Timo Reinfrank, Stiftungskoordinator der Amadeu Antonio Stiftung, betonte die Initiativfunktion der Opferberatungsstellen, die eine offen Diskussion und Berichterstattung zum Thema oft erst möglich machte, und wies in diesem Zusammenhang daraufhin, dass es dieser lebendigen Diskussionskultur fundamental entgegensteht, wenn die geförderten Opferberatungsstellen nun ihre Presse- und Öffentlichkeitsarbeit zuvor inhaltlich mit staatlichen Stellen abstimmen müssen. Außerdem äußerte er sein Unverständnis, dass in Sachsen die Ausstattung der Opferberatungsstelle stagniere, während andere Bundesländer mit Opferberatungsstellen eine vom Bund angekündigte degressive Förderung umsetzten. Auch Reinfrank riet zu einer stärkeren Verzahnung von Prävention, Repression und Förderung. Es gehe nicht nur darum, Zivilgesellschaft zu fördern, sondern sich auch zu fragen: „Was kann jede Senats- und Landesverwaltung in der Auseinandersetzung mit Rechtsextremismus tun?“ Schließlich betonte Reinfrank, Akte rechtsextremer oder rassistischer Propaganda und Gewalt stellten Menschenrechtsverletzungen dar – und in diesem Sinne habe das Land durch die allgemeine Menschenrechtserklärung ein Instrument, um sich gegen Rechtsextremismus zu engagieren.

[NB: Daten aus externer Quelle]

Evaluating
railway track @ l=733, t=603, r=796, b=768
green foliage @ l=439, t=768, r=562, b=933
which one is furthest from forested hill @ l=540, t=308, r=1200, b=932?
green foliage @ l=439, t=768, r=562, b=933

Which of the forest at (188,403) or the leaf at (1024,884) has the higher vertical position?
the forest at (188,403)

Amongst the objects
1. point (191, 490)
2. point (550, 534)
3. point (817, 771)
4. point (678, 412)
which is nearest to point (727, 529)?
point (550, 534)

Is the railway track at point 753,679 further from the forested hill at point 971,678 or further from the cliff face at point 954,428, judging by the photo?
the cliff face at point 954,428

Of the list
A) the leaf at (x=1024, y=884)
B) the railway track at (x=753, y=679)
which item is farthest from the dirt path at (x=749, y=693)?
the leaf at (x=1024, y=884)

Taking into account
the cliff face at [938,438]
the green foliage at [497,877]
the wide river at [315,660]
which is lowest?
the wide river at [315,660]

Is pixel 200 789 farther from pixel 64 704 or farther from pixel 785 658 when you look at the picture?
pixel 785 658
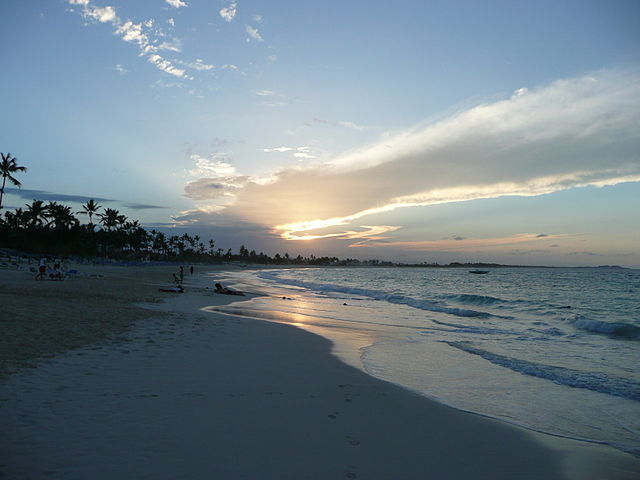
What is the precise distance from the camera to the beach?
13.3 ft

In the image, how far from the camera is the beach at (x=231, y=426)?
Result: 4.05 metres

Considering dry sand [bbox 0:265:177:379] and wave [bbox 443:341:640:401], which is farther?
wave [bbox 443:341:640:401]

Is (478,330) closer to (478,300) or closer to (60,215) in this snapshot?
(478,300)

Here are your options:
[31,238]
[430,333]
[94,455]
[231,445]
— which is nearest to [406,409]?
[231,445]

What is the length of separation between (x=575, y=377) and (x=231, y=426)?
8.85 m

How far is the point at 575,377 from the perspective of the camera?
9180 mm

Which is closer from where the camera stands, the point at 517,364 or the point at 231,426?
the point at 231,426

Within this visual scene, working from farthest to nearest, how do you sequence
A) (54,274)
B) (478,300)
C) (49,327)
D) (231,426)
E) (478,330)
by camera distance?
1. (478,300)
2. (54,274)
3. (478,330)
4. (49,327)
5. (231,426)

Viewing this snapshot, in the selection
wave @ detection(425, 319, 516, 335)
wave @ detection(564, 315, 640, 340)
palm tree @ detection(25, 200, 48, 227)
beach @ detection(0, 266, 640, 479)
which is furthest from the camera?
palm tree @ detection(25, 200, 48, 227)

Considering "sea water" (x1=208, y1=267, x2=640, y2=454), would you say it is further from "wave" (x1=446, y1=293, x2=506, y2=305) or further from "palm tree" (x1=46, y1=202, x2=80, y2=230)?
"palm tree" (x1=46, y1=202, x2=80, y2=230)

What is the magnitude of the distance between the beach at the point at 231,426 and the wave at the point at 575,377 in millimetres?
3657

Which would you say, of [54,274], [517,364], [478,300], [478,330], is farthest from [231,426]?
[478,300]

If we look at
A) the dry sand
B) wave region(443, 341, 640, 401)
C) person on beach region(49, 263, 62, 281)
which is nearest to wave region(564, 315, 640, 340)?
wave region(443, 341, 640, 401)

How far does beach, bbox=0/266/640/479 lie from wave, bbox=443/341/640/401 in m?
3.66
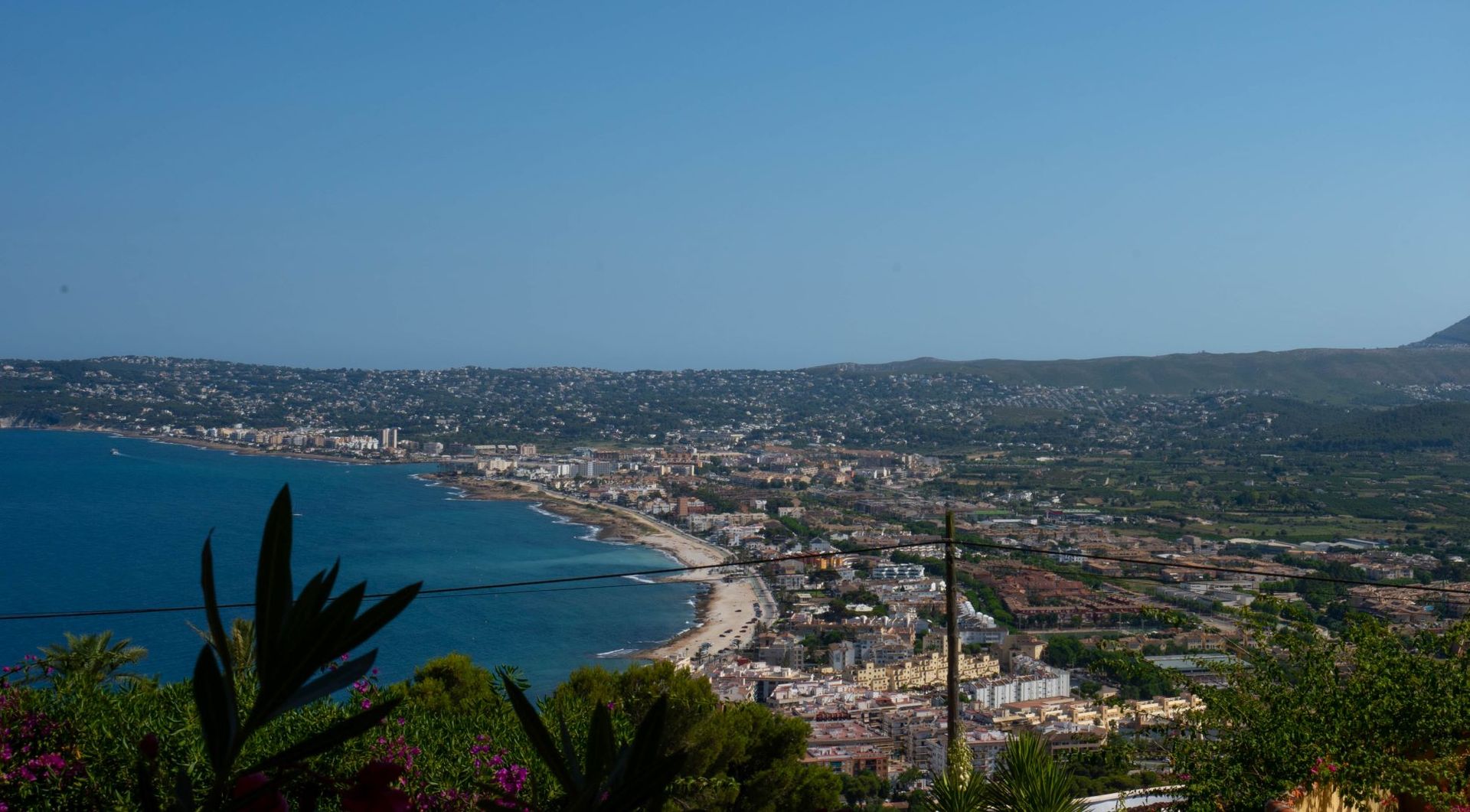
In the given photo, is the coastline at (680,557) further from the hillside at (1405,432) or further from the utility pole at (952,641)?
the hillside at (1405,432)

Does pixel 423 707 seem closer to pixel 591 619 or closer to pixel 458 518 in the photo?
pixel 591 619

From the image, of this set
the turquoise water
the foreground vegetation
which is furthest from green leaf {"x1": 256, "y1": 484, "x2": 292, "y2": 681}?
the turquoise water

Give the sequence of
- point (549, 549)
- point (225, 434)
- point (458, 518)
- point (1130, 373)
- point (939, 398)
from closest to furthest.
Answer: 1. point (549, 549)
2. point (458, 518)
3. point (225, 434)
4. point (939, 398)
5. point (1130, 373)

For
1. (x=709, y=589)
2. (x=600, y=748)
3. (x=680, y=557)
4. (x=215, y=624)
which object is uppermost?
(x=215, y=624)

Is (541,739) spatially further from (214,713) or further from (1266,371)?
(1266,371)

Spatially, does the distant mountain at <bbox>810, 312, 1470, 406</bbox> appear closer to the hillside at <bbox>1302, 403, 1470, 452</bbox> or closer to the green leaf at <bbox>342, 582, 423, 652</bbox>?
the hillside at <bbox>1302, 403, 1470, 452</bbox>

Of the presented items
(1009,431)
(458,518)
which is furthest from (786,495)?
(1009,431)

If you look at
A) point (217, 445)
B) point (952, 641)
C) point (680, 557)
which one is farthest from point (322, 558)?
point (217, 445)
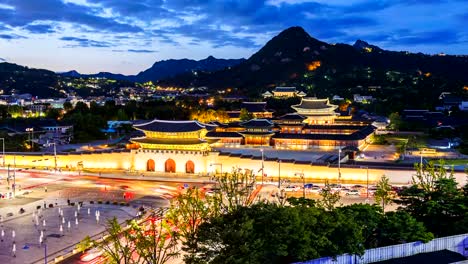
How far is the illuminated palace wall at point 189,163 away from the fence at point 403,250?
22.7 m

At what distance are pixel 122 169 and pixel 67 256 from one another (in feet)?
102

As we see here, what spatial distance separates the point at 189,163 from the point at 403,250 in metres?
35.8

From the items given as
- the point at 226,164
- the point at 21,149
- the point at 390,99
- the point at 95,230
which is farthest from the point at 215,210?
the point at 390,99

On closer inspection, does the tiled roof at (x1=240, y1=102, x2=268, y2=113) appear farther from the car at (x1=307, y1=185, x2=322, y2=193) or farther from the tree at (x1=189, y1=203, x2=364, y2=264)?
the tree at (x1=189, y1=203, x2=364, y2=264)

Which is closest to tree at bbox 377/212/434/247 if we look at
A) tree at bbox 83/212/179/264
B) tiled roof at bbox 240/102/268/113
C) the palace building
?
tree at bbox 83/212/179/264

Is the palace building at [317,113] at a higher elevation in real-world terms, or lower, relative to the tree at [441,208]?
higher

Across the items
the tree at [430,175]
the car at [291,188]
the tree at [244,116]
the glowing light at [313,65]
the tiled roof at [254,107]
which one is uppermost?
the glowing light at [313,65]

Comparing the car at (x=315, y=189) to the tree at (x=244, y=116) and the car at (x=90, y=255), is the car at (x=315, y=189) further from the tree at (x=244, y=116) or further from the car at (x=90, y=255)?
the tree at (x=244, y=116)

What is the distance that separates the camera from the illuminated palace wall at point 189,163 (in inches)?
1889

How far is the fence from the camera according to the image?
70.7 ft

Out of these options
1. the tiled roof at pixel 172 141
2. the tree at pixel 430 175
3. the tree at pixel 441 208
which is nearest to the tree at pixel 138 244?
the tree at pixel 441 208

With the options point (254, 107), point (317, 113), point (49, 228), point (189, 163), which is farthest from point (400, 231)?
point (254, 107)

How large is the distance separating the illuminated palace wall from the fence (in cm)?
2270

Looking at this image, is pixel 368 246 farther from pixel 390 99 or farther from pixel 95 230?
pixel 390 99
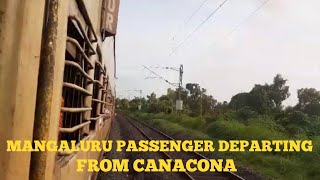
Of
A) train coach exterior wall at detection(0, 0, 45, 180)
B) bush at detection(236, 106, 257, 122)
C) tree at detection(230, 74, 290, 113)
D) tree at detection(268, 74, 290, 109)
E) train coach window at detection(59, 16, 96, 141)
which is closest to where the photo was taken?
train coach exterior wall at detection(0, 0, 45, 180)

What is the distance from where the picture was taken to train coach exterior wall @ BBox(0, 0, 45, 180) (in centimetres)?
176

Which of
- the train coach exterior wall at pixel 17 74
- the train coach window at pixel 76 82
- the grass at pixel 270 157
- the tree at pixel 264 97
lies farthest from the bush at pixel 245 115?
the train coach exterior wall at pixel 17 74

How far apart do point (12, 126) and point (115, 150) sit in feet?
49.3

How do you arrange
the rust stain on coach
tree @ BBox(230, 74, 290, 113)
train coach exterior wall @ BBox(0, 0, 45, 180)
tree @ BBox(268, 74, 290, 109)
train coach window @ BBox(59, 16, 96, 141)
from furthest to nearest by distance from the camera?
1. tree @ BBox(268, 74, 290, 109)
2. tree @ BBox(230, 74, 290, 113)
3. the rust stain on coach
4. train coach window @ BBox(59, 16, 96, 141)
5. train coach exterior wall @ BBox(0, 0, 45, 180)

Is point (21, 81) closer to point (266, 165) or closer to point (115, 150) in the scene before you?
point (266, 165)

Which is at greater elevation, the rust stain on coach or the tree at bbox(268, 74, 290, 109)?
the tree at bbox(268, 74, 290, 109)

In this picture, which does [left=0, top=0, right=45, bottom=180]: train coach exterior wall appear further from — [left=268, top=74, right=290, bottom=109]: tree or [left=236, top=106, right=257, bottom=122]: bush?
[left=268, top=74, right=290, bottom=109]: tree

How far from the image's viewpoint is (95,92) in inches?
237

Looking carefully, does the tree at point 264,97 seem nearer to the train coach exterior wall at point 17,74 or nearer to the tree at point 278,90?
the tree at point 278,90

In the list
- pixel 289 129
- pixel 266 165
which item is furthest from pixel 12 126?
pixel 289 129

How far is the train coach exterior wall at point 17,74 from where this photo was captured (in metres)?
1.76

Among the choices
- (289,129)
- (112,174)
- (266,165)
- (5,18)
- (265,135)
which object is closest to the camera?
(5,18)

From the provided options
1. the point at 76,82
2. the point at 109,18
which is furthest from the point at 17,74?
the point at 109,18

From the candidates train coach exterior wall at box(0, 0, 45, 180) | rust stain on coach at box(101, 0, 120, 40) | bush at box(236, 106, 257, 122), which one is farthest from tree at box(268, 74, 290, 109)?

Bei der Sitzung des Innenausschusses war natürlich auch der NPD-Abgeordnete Andreas Storr anwesend. Der konnte den Argumentationen zwar inhaltlich nicht zustimmen, analysierte aber richtig in einer Pressemitteilung zur Anhörung: „Alle Vertreter der sogenannten ‚Opferberatungsinitiativen‘ sind in Wirklichkeit Teil des politischen ‚Kampfes gegen Rechts‘ und sehen ihre Aufgabe eben nicht nur darin, Hilfe für Opfer von Gewalttaten anzubieten, sondern wollen rechtes Gedankengut generell als illegitim brandmarken (…).“ Ohne Zweifel, das würde wohl auch keiner der Anwesenden bestreiten. Interessant wird es, wenn Herr Storr fordert: „Gewalt ist (…) ein Phänomen, dem man – unabhängig von der Motivation der Täter – präventiv und mit Strafrecht begegnen muss. Gewalt ist zudem definitiv kein Mittel, um politische Konflikte zu lösen.“ Da wird sich das Verhältnis der NPD zu den freien Kameradschaften wohl wieder verschlechtern, wenn das Standard wird.